▸ **Requirement**: Find the line with "Close-up Shot Of" in the entries below, then output every line from it down to the line with "Vooraanzicht jonge aantrekkelijke", exactly and with no pictures.

▸ **Data records**:
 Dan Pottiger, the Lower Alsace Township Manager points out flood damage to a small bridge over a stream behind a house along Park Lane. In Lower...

--

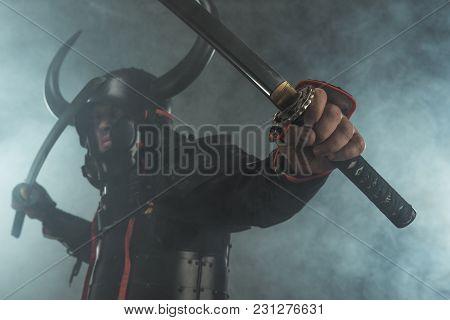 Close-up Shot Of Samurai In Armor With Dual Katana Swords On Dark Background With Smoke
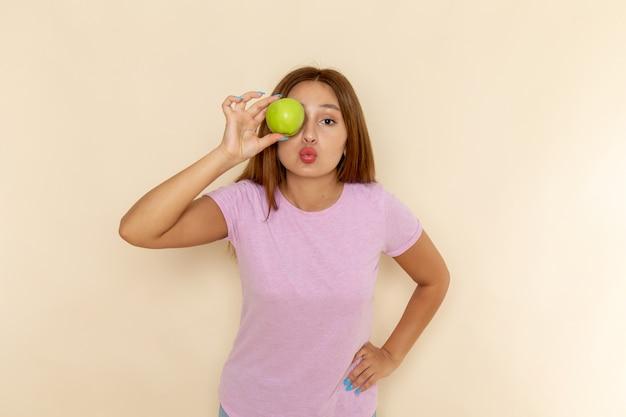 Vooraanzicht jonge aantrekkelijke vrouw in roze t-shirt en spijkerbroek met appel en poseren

==

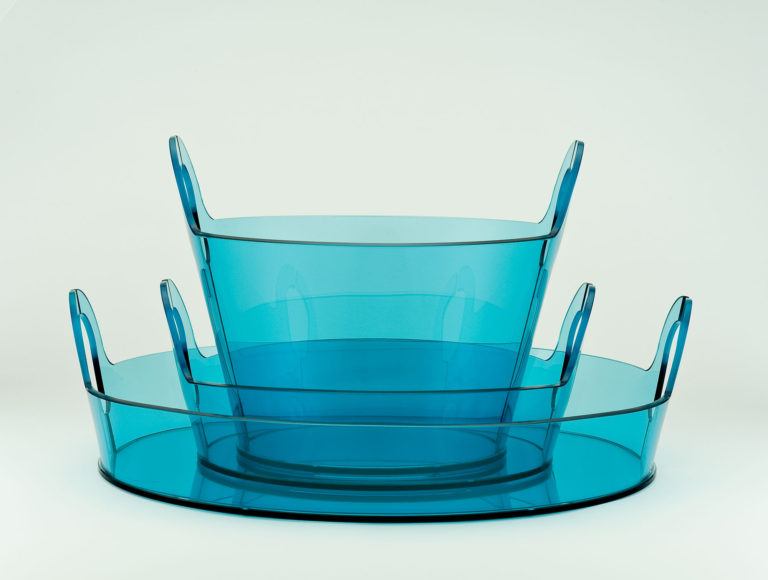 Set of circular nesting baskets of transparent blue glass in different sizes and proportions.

▸ **Solution to this exercise**:
 Close-up Shot Of Samurai In Armor With Dual Katana Swords On Dark Background With Smoke
 Vooraanzicht jonge aantrekkelijke vrouw in roze t-shirt en spijkerbroek met appel en poseren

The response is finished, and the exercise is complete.